Collected data:

┌──

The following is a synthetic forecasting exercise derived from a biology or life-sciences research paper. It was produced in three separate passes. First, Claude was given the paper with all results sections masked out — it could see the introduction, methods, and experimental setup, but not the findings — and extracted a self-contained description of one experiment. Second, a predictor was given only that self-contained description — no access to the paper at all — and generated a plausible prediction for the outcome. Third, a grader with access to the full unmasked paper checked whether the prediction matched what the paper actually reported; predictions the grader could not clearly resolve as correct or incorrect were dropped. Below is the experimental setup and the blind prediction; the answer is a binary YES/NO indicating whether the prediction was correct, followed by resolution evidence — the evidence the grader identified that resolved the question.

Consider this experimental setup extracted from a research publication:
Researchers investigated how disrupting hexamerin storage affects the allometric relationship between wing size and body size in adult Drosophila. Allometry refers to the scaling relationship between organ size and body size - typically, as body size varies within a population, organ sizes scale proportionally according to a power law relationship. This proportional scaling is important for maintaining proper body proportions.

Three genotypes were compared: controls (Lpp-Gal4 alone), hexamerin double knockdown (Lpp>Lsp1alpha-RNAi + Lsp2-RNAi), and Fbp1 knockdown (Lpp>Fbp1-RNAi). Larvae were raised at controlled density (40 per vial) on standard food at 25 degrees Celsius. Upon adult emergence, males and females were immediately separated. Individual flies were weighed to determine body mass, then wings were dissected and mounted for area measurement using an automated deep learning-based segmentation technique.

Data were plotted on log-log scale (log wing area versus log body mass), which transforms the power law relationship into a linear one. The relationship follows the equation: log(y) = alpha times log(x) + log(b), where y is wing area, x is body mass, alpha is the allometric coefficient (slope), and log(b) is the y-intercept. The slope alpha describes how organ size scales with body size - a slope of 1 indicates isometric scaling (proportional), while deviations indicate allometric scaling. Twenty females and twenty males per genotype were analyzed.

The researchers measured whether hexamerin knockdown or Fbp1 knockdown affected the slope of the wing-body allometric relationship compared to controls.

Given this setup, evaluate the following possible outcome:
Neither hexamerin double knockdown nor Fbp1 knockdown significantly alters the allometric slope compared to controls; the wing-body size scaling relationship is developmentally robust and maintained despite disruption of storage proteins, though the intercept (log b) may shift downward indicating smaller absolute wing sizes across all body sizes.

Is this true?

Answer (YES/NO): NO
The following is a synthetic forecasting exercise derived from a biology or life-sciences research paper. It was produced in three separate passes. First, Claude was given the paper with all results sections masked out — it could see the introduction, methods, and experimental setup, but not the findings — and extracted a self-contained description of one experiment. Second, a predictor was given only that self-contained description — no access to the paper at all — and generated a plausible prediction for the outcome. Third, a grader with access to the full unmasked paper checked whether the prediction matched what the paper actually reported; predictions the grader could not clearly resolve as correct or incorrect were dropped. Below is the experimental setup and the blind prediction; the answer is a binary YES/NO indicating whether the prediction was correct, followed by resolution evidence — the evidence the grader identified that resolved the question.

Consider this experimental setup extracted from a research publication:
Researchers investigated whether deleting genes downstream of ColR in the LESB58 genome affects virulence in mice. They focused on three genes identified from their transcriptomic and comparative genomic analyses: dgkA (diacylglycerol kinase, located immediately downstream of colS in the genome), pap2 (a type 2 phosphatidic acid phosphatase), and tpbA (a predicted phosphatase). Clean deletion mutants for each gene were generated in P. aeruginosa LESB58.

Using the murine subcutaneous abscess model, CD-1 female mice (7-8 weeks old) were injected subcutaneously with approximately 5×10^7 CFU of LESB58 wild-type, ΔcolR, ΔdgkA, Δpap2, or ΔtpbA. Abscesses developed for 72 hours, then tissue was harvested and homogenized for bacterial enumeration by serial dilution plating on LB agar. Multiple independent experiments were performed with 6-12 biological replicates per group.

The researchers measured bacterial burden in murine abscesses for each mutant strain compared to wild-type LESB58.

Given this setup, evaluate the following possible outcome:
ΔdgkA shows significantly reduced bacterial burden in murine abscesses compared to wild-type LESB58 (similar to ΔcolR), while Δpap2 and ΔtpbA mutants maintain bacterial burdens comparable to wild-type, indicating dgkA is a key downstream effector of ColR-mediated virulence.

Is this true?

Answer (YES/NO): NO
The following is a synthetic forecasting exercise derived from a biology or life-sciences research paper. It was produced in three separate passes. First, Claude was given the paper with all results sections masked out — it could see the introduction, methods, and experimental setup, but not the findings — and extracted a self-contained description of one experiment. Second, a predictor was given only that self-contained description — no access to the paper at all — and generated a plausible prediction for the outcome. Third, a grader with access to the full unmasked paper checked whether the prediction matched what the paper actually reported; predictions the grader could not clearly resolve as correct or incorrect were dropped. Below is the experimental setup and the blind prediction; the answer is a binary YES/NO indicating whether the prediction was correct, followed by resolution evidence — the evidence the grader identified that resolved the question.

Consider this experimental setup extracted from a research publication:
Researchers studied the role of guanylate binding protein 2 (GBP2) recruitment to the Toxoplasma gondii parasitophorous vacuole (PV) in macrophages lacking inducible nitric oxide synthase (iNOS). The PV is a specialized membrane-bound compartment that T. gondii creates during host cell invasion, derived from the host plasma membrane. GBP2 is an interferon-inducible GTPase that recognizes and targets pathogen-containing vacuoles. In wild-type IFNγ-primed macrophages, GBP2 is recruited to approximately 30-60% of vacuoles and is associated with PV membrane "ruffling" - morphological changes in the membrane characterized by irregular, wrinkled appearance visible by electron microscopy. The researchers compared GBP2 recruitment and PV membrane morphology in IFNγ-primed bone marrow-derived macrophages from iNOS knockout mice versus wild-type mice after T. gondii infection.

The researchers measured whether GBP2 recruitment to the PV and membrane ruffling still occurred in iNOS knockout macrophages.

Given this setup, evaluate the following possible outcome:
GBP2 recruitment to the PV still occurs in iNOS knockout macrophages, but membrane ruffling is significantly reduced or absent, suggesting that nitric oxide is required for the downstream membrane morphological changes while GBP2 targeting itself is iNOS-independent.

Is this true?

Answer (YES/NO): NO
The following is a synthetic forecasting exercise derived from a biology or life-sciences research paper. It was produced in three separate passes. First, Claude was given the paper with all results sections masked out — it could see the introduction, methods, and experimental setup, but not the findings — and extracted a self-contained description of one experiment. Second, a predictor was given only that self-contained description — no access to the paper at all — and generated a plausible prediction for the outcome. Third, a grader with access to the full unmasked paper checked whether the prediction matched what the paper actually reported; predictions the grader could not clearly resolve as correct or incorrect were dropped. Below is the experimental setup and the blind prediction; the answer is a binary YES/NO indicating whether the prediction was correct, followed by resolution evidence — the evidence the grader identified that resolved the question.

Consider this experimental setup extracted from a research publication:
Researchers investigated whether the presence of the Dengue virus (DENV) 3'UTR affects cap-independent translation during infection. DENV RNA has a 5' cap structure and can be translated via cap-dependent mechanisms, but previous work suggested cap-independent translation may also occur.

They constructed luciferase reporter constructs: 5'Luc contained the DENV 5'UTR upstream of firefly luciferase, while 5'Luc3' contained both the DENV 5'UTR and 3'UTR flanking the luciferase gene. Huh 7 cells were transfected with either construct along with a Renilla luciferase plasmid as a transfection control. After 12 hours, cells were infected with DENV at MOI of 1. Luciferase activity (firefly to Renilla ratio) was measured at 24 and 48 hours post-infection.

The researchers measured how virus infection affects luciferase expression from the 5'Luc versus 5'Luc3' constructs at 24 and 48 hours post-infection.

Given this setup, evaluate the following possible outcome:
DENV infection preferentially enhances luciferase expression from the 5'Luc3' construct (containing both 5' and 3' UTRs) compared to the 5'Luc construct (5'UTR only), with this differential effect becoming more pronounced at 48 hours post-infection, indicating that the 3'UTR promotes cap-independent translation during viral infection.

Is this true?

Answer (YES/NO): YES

└──

Exercise description: Show all lines from the entries that hold "males".

Written response:
Three genotypes were compared: controls (Lpp-Gal4 alone), hexamerin double knockdown (Lpp>Lsp1alpha-RNAi + Lsp2-RNAi), and Fbp1 knockdown (Lpp>Fbp1-RNAi). Larvae were raised at controlled density (40 per vial) on standard food at 25 degrees Celsius. Upon adult emergence, males and females were immediately separated. Individual flies were weighed to determine body mass, then wings were dissected and mounted for area measurement using an automated deep learning-based segmentation technique.
Data were plotted on log-log scale (log wing area versus log body mass), which transforms the power law relationship into a linear one. The relationship follows the equation: log(y) = alpha times log(x) + log(b), where y is wing area, x is body mass, alpha is the allometric coefficient (slope), and log(b) is the y-intercept. The slope alpha describes how organ size scales with body size - a slope of 1 indicates isometric scaling (proportional), while deviations indicate allometric scaling. Twenty females and twenty males per genotype were analyzed.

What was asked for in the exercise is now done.